The researcher of the CERI Sciences Po has been imprisoned in Iran since June 2019. Due to health measures and as part of medical leave, Fariba Adelkhah was released from prison on 3 October 2020 and returned to her personal home where she remains under house arrest, under the control of an electronic bracelet.

Fariba Adelkhah has been sentenced to five years of imprisonment, after being tried unfairly on the basis of false accusations.

What has happened since Fariba Adelkhah and Roland Marchal's arrest on 5 June 2019? 

Fariba Adelkhah and Roland Marchal, both researchers at Sciences Po, were arrested in Iran on 5 June 2019. On March 20, 2020, Roland Marchal was released and returned to France. To this day, Fariba Adelkhah remains a scientific prisoner, detained in Iran.

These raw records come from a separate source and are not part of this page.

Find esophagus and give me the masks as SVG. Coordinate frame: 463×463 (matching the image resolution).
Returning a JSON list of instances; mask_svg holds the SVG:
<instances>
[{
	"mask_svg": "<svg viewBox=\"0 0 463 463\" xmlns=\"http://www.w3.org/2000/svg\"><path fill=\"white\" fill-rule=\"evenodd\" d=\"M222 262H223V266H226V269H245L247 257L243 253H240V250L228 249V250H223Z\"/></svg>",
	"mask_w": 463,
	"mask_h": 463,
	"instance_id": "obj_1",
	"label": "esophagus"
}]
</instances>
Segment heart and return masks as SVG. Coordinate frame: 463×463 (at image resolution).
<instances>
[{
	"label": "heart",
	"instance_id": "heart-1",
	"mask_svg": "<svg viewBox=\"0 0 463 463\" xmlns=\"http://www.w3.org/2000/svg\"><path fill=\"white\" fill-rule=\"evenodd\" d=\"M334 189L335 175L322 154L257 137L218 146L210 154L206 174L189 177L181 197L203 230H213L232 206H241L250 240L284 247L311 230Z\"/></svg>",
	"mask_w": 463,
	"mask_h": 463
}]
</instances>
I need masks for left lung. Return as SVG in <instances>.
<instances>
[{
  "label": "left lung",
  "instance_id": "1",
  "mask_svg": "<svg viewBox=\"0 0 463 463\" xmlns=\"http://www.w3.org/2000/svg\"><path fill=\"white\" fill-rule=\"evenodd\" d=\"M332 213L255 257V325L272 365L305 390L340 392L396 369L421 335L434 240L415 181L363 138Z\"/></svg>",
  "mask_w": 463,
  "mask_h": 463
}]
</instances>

On 3 October 2020, Fariba Adelkhah was released from prison and returned to her personal home where she remains under house arrest, under the control of an electronic bracelet.

On 15 December 2020,  Fariba Adelkhah was awarded the 2020 Irène Joliot-Curie Prize (FR) for Woman Scientist of the Year, awarded by the Ministry of Higher Education, Research and Innovation for her research in anthropology and political science.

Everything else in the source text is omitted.